* [Document text]
# Washcoat Nanoparticle-Driven Microcrack Enlargement in a Coated Catalyst

**Authors:** Siddhant Naudiyal, Mark S’ari, Martha Briceno de Gutierrez, Paul Bowen, Mark John H. Simmons, E. Hugh Stitt, Aswani Mogalicherla

PMC · DOI: 10.1021/acsaenm.5c00142 · 2025-05-12

## TL;DR

This study shows how nanoparticles in coatings can enlarge microcracks in ceramic filters, affecting their long-term durability.

## Contribution

The first investigation into nanoparticle-driven microcrack enlargement in microcracked ceramic filters using novel imaging and mechanical testing methods.

## Key findings

- Nanoparticles from washcoating penetrate microcracks in ceramic substrates.
- Penetration hinders microcrack closure, leading to crack enlargement.
- Structural stability is maintained after three thermal cycles despite crack enlargement.

* [Written task 1]
Decide whether each statement agrees with the microcrack summary, answering yes or no and quoting the words of the summary that settle it. (a) Nanoparticles from washcoating get into microcracks in the ceramic substrates. (b) The filters lose their structural stability after three thermal cycles. (c) Penetration by the nanoparticles helps the microcracks close.
* [Written task 2]
According to the microcrack summary, why do the microcracks enlarge? Answer in one to three sentences.

* [Supplied entries]
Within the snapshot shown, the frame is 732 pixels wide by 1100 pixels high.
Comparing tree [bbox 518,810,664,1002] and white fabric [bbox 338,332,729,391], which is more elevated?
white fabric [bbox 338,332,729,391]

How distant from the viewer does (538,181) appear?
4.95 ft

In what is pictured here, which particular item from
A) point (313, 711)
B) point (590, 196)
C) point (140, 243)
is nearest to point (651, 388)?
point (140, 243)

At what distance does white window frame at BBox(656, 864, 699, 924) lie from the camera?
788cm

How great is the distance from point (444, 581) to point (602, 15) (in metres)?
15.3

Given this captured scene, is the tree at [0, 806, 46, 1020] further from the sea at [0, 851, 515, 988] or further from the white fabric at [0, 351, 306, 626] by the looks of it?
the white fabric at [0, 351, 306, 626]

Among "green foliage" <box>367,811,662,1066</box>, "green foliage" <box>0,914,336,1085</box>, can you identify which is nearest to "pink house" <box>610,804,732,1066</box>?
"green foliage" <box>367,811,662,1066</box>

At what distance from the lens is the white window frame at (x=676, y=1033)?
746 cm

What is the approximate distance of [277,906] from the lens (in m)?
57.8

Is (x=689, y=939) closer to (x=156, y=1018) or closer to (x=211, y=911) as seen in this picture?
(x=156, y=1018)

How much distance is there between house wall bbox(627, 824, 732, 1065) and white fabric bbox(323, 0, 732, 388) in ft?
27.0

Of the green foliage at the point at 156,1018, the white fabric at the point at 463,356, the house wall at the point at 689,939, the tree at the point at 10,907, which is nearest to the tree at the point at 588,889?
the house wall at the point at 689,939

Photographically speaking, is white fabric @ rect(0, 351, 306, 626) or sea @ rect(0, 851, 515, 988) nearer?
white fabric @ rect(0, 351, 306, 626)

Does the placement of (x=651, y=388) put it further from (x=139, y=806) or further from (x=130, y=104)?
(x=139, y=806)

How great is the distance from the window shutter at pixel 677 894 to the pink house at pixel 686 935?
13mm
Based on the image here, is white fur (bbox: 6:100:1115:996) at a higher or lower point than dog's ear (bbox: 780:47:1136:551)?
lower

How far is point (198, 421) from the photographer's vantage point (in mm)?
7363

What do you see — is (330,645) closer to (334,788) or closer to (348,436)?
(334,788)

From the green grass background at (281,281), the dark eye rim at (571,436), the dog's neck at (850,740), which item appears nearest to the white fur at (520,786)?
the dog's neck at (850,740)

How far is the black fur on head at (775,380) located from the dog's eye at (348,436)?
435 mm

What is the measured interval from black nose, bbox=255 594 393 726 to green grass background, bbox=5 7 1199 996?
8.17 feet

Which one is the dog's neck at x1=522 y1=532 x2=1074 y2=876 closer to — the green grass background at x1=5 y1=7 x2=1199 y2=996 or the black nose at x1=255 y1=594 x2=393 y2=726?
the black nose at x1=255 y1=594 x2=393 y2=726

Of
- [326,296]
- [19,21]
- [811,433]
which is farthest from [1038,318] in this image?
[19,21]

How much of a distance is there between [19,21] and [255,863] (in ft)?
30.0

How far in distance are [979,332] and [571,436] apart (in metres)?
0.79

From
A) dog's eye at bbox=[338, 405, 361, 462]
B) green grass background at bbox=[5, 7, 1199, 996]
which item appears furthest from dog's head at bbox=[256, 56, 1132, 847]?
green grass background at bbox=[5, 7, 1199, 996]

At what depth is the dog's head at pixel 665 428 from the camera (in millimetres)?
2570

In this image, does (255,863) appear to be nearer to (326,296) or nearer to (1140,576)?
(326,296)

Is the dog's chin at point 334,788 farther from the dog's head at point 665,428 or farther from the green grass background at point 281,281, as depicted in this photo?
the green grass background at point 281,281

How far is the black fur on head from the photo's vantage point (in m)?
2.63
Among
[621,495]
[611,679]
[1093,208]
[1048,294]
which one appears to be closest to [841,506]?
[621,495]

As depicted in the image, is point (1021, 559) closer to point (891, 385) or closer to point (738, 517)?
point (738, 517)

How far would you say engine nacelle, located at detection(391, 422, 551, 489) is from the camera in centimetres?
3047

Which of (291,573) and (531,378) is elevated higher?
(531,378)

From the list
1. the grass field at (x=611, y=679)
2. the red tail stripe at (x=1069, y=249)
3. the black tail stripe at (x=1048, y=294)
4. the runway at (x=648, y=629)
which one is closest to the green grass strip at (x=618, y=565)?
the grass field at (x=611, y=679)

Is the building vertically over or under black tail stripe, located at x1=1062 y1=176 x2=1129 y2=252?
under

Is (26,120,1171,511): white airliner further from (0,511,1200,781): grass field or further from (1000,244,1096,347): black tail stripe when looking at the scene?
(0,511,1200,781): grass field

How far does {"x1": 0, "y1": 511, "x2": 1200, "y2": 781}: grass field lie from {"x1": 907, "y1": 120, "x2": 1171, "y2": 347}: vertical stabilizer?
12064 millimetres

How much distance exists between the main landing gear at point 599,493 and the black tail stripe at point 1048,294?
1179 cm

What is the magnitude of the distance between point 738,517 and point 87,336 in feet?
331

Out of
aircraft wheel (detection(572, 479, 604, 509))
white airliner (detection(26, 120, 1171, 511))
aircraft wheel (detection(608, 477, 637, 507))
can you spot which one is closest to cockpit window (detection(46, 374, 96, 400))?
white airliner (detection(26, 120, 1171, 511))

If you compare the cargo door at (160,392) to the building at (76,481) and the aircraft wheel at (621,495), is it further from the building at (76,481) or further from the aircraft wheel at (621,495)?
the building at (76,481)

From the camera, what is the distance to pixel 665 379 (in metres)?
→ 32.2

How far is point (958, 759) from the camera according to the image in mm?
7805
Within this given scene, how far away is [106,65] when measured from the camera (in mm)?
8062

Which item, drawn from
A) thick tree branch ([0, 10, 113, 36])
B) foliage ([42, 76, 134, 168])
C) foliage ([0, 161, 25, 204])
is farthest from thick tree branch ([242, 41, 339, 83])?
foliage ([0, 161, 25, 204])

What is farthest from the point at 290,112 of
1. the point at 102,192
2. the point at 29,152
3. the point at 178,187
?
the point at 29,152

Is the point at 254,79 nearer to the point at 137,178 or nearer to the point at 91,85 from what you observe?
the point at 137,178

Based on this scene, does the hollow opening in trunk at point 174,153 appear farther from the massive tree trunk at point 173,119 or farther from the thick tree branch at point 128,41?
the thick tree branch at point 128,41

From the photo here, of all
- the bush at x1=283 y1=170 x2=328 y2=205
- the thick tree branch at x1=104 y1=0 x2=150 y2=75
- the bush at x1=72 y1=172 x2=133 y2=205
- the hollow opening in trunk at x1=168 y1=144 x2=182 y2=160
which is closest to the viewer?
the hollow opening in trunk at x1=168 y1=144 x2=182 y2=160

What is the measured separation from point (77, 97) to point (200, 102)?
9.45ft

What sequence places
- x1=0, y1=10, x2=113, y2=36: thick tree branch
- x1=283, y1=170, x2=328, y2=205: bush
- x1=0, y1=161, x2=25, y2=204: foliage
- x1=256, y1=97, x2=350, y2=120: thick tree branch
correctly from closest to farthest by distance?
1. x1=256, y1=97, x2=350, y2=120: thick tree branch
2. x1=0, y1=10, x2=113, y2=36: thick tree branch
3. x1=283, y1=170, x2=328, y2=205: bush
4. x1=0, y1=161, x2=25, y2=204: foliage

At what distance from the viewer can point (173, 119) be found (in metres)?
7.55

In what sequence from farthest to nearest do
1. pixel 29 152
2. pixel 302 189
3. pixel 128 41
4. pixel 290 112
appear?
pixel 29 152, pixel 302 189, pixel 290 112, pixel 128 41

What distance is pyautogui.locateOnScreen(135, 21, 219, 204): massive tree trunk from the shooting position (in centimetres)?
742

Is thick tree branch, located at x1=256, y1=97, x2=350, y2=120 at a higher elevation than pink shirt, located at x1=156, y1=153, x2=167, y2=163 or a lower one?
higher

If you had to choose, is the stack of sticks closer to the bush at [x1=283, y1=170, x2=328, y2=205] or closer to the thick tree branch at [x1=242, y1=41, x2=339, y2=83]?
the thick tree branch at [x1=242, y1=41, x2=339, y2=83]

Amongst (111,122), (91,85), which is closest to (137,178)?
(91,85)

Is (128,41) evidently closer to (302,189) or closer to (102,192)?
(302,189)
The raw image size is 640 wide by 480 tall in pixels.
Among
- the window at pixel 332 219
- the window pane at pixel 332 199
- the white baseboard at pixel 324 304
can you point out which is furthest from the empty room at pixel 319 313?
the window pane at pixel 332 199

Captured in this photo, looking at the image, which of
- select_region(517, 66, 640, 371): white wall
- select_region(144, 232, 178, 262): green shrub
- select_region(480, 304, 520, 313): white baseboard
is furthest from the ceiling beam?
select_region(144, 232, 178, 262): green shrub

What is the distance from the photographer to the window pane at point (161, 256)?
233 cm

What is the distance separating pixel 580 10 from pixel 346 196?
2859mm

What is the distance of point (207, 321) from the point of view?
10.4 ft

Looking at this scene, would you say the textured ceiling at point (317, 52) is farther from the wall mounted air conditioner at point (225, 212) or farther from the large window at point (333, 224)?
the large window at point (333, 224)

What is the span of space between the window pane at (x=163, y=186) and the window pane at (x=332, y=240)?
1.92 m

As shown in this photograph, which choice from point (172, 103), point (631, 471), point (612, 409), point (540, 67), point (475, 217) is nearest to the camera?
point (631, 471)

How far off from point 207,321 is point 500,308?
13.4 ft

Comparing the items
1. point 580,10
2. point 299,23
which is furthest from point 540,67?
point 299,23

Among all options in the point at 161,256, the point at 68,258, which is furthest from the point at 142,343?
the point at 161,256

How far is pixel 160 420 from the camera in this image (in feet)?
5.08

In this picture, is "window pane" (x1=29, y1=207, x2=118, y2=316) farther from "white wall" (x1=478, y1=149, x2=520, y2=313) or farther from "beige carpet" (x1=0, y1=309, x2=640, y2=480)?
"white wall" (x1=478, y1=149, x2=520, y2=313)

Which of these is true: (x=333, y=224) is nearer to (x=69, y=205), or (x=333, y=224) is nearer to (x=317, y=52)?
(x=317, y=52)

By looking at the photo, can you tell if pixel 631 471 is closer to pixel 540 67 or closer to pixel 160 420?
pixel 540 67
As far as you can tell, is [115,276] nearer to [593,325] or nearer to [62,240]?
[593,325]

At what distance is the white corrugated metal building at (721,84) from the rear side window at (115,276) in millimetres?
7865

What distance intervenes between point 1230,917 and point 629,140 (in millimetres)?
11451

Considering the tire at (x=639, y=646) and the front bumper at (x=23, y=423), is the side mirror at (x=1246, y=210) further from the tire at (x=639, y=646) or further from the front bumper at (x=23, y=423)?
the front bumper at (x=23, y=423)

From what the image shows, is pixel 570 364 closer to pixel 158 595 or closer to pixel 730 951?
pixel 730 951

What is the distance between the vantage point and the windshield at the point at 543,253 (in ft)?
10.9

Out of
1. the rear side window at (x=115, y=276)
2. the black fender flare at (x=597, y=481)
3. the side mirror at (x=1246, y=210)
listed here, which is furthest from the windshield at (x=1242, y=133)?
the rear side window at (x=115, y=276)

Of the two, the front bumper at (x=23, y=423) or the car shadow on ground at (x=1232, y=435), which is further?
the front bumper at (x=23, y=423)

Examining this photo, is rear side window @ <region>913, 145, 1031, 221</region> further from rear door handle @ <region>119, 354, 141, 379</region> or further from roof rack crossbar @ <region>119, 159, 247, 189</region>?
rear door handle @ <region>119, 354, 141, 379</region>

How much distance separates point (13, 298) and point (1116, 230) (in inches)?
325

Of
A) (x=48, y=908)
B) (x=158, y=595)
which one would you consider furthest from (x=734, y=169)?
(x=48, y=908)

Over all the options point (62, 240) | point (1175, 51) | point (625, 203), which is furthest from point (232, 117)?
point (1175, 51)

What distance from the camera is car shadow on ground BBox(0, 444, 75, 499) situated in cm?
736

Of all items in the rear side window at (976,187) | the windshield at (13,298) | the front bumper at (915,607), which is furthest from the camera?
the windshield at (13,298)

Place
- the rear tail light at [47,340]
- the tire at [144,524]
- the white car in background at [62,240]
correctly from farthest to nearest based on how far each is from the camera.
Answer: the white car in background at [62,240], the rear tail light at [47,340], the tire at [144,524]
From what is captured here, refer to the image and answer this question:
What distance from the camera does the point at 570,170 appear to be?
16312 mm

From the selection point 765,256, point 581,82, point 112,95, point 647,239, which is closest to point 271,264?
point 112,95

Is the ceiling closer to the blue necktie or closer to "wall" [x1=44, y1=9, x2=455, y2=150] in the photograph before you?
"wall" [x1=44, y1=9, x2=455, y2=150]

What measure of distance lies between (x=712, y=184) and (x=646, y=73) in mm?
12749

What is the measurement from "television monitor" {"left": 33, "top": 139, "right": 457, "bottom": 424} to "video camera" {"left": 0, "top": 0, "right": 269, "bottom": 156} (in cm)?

* [Correct result 1]
(a) Yes: "Nanoparticles from washcoating penetrate microcracks in ceramic substrates."
(b) No: "Structural stability is maintained after three thermal cycles despite crack enlargement."
(c) No: "Penetration hinders microcrack closure, leading to crack enlargement."

* [Correct result 2]
Nanoparticles from washcoating penetrate the microcracks in the ceramic substrate. This penetration hinders the microcracks from closing, which leads to their enlargement.